--- SOURCE DOCUMENT ---

········

Case Summary and Outcome

The European Court of Human Rights found that Turkey violated the right to freedom of assembly of the applicants, two of whom were human rights activists, as the administrative fines imposed on them for participating in several demonstrations had not been subject to an adequate judicial review. Domestic courts rejected the applicants’ appeals against the imposition of fines for breaching a gubernatorial decree restricting the places and times of demonstrations, holding that the fines were in conformity with the law. The European Court of Human Rights reasoned that the domestic courts had failed to carry out the required balancing act between the applicants’ right to freedom of assembly and the necessity and proportionality of the interference with that right, instead they had been satisfied to check the factual veracity of the charges against the applicants, namely that they had taken part in the demonstrations and therefore acted in breach of the decree.

 


Facts

Between December 2009 and February 2010, the applicants participated in several demonstrations in the city of Adana to support the workers of TEKEL, to celebrate the Women’ Day, to commemorate the massacre of leftist guerrillas in 1972 and to protest against tuition fees for higher education respectively. During these demonstrations, dozens or hundreds of people gathered, marched, holding placards and chanting slogans and sometimes blocking road traffic. All the demonstrations ended peacefully after a press statement had been read out.

The applicants were fined 43 Turkish lira (about 70 euros at that time) in respect of each demonstration pursuant to Article 32 of the Law on Misdemeanours for breaching the Gubernatorial Decree of 6 November 2009. The decree specified that those organizing a press statement to be read out on unauthorized premises and outside authorized hours, as well as those who parade carrying placards and chanting slogans on their way to the place provided for the press statement or immediately after it or during the dispersal, would be subject to judicial and administrative proceedings pursuant to Article 32 of the Law on Misdemeanours.

········

--- DATASET CONTENT ---
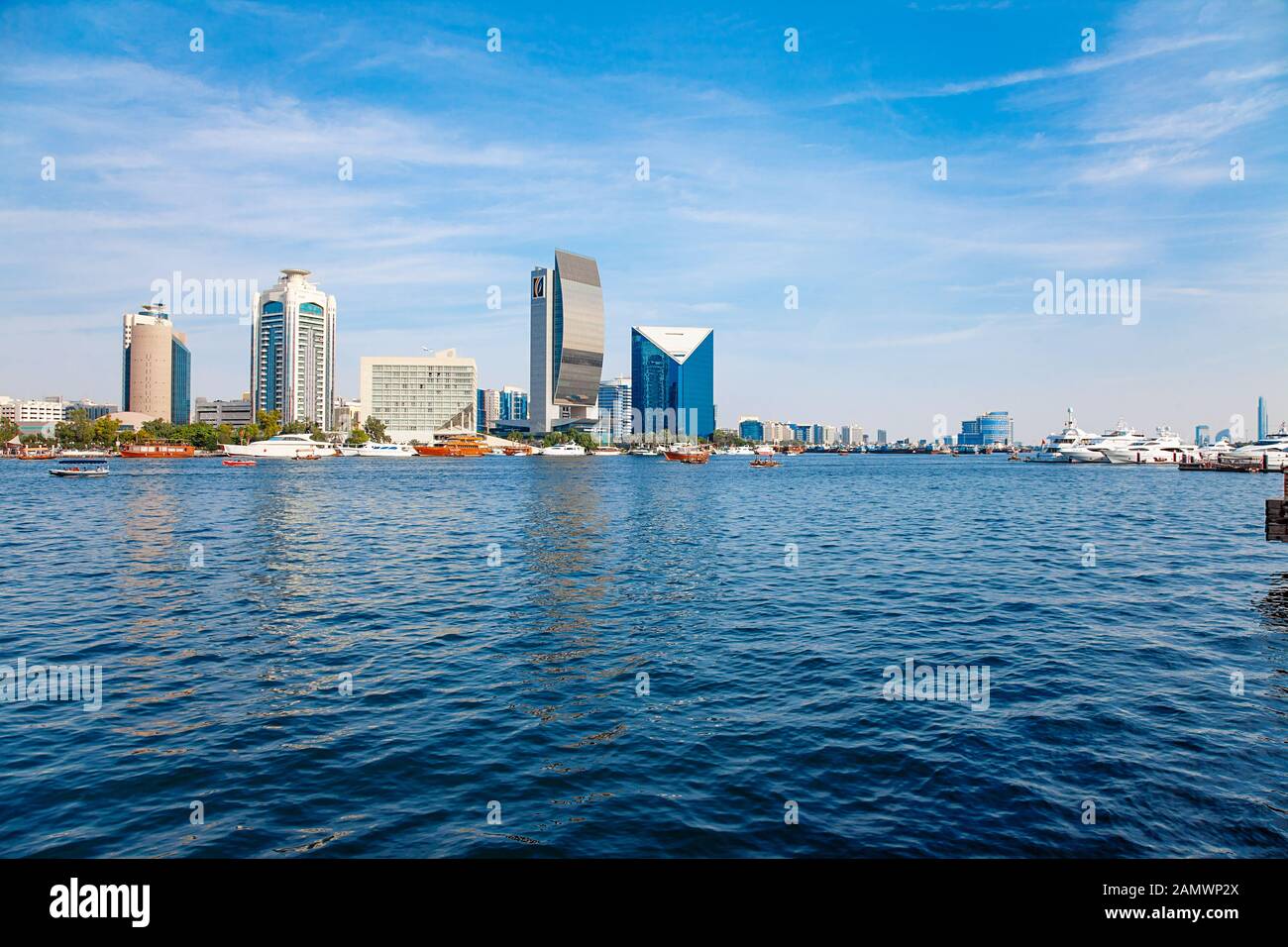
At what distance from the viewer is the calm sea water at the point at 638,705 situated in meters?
11.9

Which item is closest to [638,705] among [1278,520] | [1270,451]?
[1278,520]

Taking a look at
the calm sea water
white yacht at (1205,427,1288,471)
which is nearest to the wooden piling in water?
the calm sea water

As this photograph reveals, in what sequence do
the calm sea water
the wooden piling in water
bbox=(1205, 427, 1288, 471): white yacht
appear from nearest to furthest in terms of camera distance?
the calm sea water < the wooden piling in water < bbox=(1205, 427, 1288, 471): white yacht

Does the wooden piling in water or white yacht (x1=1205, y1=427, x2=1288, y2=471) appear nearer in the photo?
the wooden piling in water

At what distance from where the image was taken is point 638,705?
57.9ft

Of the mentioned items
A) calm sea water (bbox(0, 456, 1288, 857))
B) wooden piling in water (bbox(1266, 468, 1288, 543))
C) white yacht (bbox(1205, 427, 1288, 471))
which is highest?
white yacht (bbox(1205, 427, 1288, 471))

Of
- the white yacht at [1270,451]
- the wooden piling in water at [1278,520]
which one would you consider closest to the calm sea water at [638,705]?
the wooden piling in water at [1278,520]

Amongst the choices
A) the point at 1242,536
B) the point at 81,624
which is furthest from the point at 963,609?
the point at 1242,536

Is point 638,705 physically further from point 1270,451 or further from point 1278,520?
point 1270,451

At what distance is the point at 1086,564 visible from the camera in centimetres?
3847

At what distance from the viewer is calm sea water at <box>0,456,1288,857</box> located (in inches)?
470

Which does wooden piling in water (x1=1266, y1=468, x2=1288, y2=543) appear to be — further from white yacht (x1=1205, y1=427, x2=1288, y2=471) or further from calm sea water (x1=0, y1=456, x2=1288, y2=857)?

········

--- JOB A ---
According to the case summary, what fine did the applicants receive for each demonstration?
--- JOB B ---
Reproduce everything in the case summary from "Between December 2009" down to "been read out.".
The entries play no role in what is asked here.

--- REPLY A ---
43 Turkish lira (about 70 euros at that time).

--- REPLY B ---
Between December 2009 and February 2010, the applicants participated in several demonstrations in the city of Adana to support the workers of TEKEL, to celebrate the Women’ Day, to commemorate the massacre of leftist guerrillas in 1972 and to protest against tuition fees for higher education respectively. During these demonstrations, dozens or hundreds of people gathered, marched, holding placards and chanting slogans and sometimes blocking road traffic. All the demonstrations ended peacefully after a press statement had been read out.